====== TEXT BLOCK
After this, a much needed Intermission. The performance continued with three further 19th century items, the first being Bizet's famous La fleur que tu m'avais jetée from Carmen, emotionally sung by the tenor, Danny Leclerc. The two female singers then gave us the equally famous duet, Belle nuit, o nuit d'amour by Offenbach: girls in a gondola on Venice's Grand Canal. By contrast, we then heard O du mein holder Abendstern, very well performed by the baritone, from Wagner's Tannhäuser (1845), a 13th century Germanic tale. We learned about Wagner's ambition to create Gesamtkunstwerke in his operas and about his use of the Leitmotiv. It seems Wagner included more than 100 Leitmotive in his works.

For the last section of the programme we had a series of lighter, 20th century music that stuck in my head for several days afterwards, so much did I enjoy it. Summertime from Gershwin's opera Porgy and Bess is always easy on the ear, but M. Vachon made a mistake in telling us, to a sharp intake of breath from the audience, that Porgy and Bess was the more acceptable face of racism. He apologised immediately for this embarrassing slip. Myriam Leblanc made the most of her moment by wandering up and down the aisle during her Summertime and holding a beautiful high pp note at the end. (I have tried that myself, and admire singers who can do it.) Finally we heard the tenor singing Maria from Bernstein's West Side Story (1957), lyrics by Sondheim --- which, when you come to think of it, is a sort of opera --- and finally an adaptation of the full-company number, Tonight, Tonight, which comes at the climactic mid-point of the original show, by all four singers, together with their hard-working accompanist. Brilliantly composed music! I heard a lecture about it once, long ago, on BBC Radio 3. This also brought back memories of an ambitious performance that we once attended at the Croesyceiliog Comprehensive in Cwmbran, Wales, with my son as lead cellist in their orchestra and his school friends singing on stage, their music teacher Mr Appleby conducting. Full of nostalgia when I got home, I wasted time watching YouTube clips from West Side Story, and singing along.
============
**REQUIRED WORK**
- A) Copy the part of the concert review that opens with the words containing "After this, a" and closes with "in his works.".
- B) In the records, rewrite the part that opens with the line containing "How far is the" and closes with "26.8 meters", changing "dirt ground" to "muddy ground" and leaving everything else unchanged. Give only those lines, and leave out the pictures.
====== EXTRACTED MATERIAL
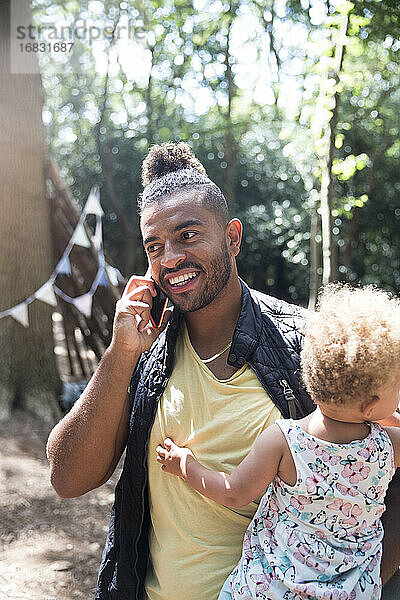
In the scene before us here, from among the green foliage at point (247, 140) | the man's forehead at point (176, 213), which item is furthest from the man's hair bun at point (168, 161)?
the green foliage at point (247, 140)

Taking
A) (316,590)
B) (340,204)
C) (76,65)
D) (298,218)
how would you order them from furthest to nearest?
(76,65) → (298,218) → (340,204) → (316,590)

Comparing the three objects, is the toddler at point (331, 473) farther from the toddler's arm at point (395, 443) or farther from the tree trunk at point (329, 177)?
the tree trunk at point (329, 177)

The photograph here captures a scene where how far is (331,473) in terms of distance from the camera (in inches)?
57.6

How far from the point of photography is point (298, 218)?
12922 millimetres

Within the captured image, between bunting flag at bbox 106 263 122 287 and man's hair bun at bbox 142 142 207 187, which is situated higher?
man's hair bun at bbox 142 142 207 187

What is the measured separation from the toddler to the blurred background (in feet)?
10.9

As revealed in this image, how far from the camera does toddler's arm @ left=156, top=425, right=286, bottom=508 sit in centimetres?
150

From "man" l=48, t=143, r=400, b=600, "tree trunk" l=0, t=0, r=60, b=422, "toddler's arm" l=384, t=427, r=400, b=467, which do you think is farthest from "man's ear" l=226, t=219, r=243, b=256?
"tree trunk" l=0, t=0, r=60, b=422

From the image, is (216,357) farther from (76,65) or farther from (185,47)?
(76,65)

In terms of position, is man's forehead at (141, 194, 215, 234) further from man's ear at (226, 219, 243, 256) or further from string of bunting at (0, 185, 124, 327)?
string of bunting at (0, 185, 124, 327)

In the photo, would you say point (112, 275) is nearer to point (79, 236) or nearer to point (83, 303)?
point (83, 303)

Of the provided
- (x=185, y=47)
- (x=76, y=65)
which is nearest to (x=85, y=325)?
(x=185, y=47)

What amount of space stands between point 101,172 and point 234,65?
13.4ft

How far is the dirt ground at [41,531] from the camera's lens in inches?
146
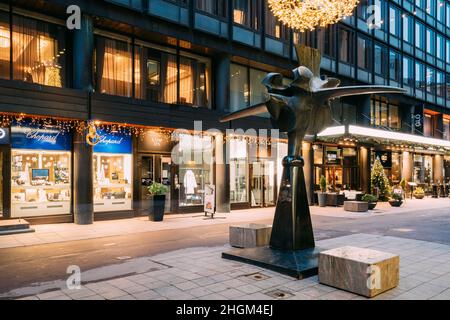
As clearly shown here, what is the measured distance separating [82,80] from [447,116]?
3898cm

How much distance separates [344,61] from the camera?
26.8 meters

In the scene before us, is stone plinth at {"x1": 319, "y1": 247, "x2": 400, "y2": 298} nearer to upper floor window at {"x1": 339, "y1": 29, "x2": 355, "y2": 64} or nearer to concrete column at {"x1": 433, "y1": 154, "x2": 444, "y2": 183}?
upper floor window at {"x1": 339, "y1": 29, "x2": 355, "y2": 64}

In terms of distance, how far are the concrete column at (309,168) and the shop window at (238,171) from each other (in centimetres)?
461

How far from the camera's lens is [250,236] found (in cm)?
925

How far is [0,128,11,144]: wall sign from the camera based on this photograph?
44.2 feet

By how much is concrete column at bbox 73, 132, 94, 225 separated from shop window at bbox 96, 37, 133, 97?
2.69 meters

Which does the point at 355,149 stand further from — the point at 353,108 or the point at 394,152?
the point at 394,152

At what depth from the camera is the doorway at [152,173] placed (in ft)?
56.3

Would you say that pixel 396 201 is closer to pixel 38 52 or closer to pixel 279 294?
pixel 279 294

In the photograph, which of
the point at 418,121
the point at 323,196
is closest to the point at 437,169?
the point at 418,121

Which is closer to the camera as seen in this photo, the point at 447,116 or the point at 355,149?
the point at 355,149

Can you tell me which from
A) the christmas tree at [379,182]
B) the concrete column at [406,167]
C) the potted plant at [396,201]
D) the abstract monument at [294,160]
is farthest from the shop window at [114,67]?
the concrete column at [406,167]

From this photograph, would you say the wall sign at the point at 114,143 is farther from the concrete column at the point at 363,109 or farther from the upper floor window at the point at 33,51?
the concrete column at the point at 363,109
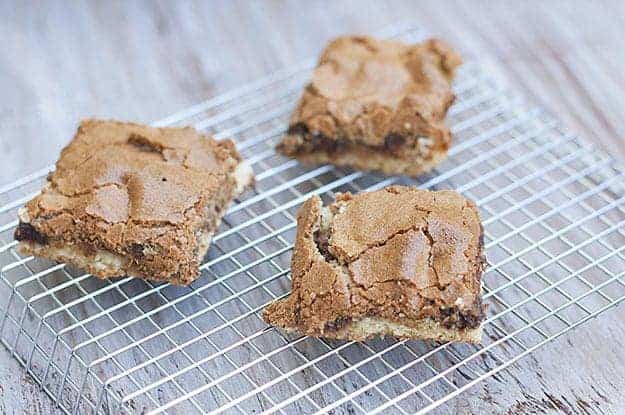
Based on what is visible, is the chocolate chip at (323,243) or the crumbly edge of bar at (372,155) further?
the crumbly edge of bar at (372,155)

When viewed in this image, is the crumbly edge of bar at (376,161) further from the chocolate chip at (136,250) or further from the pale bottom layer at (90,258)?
the chocolate chip at (136,250)

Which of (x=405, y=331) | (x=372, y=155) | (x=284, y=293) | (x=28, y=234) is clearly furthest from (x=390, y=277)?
(x=28, y=234)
============
**RESULTS IN ORDER**
- A)
After this, a much needed Intermission. The performance continued with three further 19th century items, the first being Bizet's famous La fleur que tu m'avais jetée from Carmen, emotionally sung by the tenor, Danny Leclerc. The two female singers then gave us the equally famous duet, Belle nuit, o nuit d'amour by Offenbach: girls in a gondola on Venice's Grand Canal. By contrast, we then heard O du mein holder Abendstern, very well performed by the baritone, from Wagner's Tannhäuser (1845), a 13th century Germanic tale. We learned about Wagner's ambition to create Gesamtkunstwerke in his operas and about his use of the Leitmotiv. It seems Wagner included more than 100 Leitmotive in his works.

- B)
How far is the muddy ground at [41,531] from the camera's lens in inches?
146
As clearly shown here, what is the measured distance separating [82,80] from [447,116]?
3898cm

How much distance separates [344,61] from the camera?
26.8 meters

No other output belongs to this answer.